Chewbacca Wed 02-Sep-20 22:16:56

That's pretty impressive Grandmafrench and I'm most definitely going to see if my GP can refer me onto an acupuncturist once face to face appointments are back on the agenda. What with burning spurs on my feet and needing 2 TKR ops, I'll be like the bionic woman if when I get it all done!

Charleygirl5 Wed 02-Sep-20 22:28:07

farview do you have any pins, plates or joint replacements? If so this is a foreign body and not a clean one. Even if you are free from metal I would definitely nag my GP to get it removed.

In normal times my GP surgery runs a minor ops session once a week- does yours?

JenniferEccles Wed 02-Sep-20 22:50:09

Oh dear farview.
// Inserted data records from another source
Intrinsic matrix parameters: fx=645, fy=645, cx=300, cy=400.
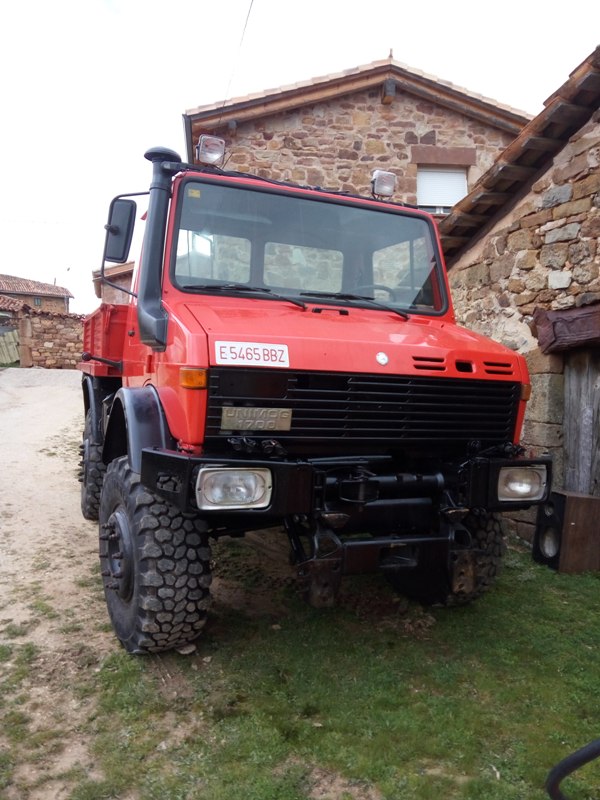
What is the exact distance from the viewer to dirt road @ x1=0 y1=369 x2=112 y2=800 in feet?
8.27

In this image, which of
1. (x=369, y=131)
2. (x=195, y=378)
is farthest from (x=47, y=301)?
(x=195, y=378)

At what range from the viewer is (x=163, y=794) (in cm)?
231

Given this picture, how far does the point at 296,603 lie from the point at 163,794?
69.7 inches

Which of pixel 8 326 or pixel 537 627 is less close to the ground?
pixel 8 326

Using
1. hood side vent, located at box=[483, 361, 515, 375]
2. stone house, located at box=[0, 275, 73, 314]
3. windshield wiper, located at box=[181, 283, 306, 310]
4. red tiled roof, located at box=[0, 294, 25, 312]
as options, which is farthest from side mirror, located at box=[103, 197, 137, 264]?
stone house, located at box=[0, 275, 73, 314]

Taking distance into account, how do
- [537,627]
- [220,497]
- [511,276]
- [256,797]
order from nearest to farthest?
[256,797], [220,497], [537,627], [511,276]

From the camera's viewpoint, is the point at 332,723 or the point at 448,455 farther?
the point at 448,455

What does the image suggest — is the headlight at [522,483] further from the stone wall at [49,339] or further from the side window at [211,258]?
the stone wall at [49,339]

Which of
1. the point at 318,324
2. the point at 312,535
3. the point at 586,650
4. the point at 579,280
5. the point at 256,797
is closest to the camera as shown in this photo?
the point at 256,797

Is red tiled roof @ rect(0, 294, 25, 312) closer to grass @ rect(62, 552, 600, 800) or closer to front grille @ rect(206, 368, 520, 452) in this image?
grass @ rect(62, 552, 600, 800)

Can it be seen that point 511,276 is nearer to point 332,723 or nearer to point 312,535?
point 312,535

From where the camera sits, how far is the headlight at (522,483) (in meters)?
3.20

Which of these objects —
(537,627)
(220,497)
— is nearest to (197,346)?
(220,497)

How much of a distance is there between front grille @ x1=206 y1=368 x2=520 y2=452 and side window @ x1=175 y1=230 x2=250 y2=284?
2.99ft
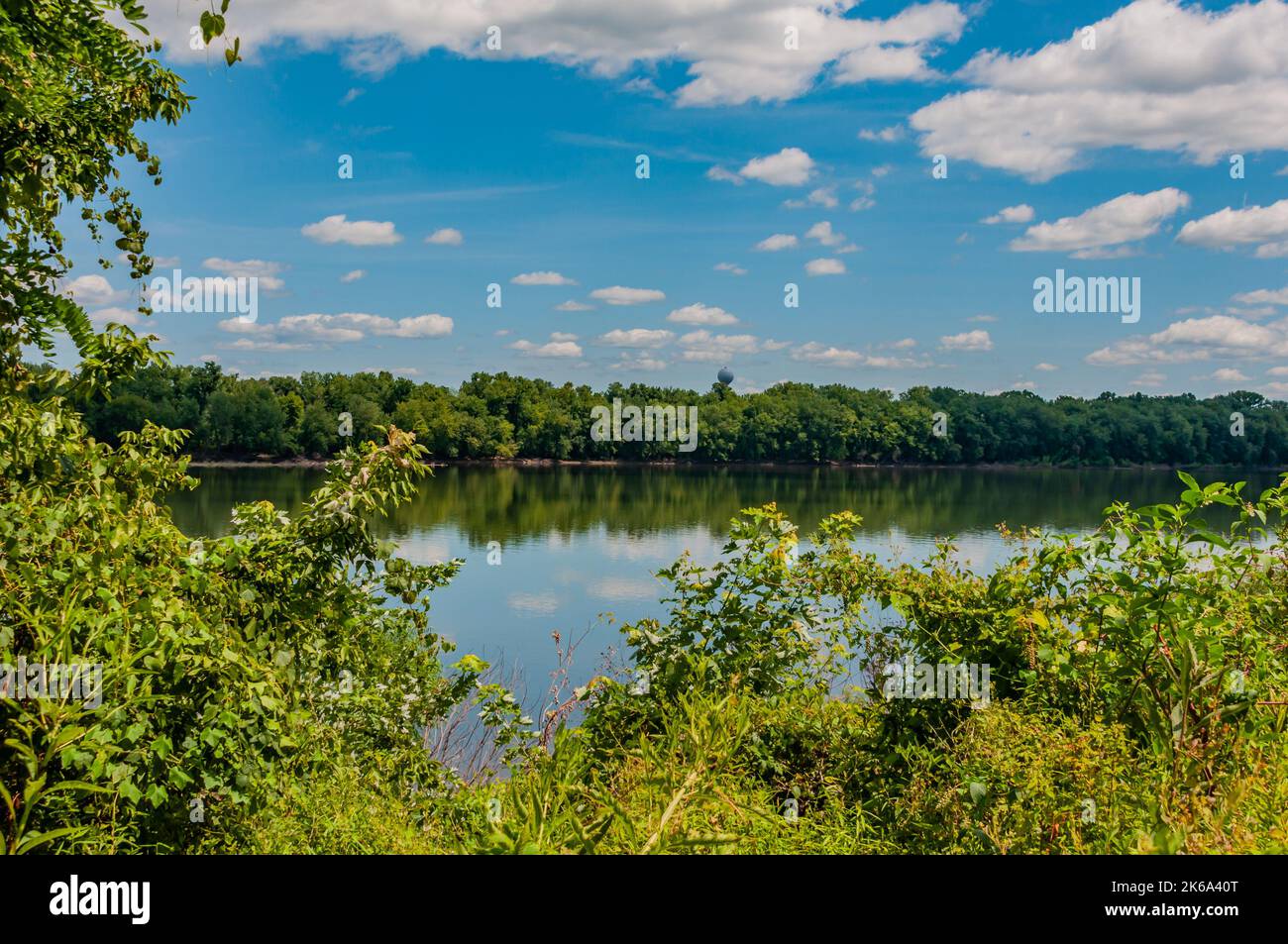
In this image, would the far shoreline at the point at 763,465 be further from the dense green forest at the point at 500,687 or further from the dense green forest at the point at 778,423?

Sorry to hear this is still going on.

I hope your GP will either be able to reassure you that it’s ok to be left to work its way out, or is able to suggest something else.

I’m struggling to understand why it couldn’t have been removed under a local anaesthetic in the hospital.

Callistemon Wed 02-Sep-20 23:07:08

Did they give you an anti-tetanus vaccination because they should have done if yours was not up- to-date?

I think you need to insist on seeing someone else about this.

welbeck Thu 03-Sep-20 00:16:55

ask for a referral to plastic surgeons.
keep a close watch on it.
any sign of swelling, redness, tracking, extra pain: go straight to A&E.
by the way, did it travel through clothing, or were you working with bare legs.

honeyrose Thu 03-Sep-20 09:28:35

farview, make that call to the doctor this morning. I would not be happy to have a piece of plastic left in my leg.

Jillybird Thu 03-Sep-20 09:52:53

I am sure it's a worry, but thought I'd point out I have a friend who had glass embedded in her face from a car accident. It wasn't removed because the medics said it would cause more scarring. It did eventually work its way out - the body is a very clever thing!

Aepgirl Thu 03-Sep-20 10:05:40

Yes, you must get it removed. Sadly I have very little faith in District Nurses who seem to think they know everything. I would ask for a second opinion at your GP practice, as I don’t think you can go to A&E when you have had treatment already.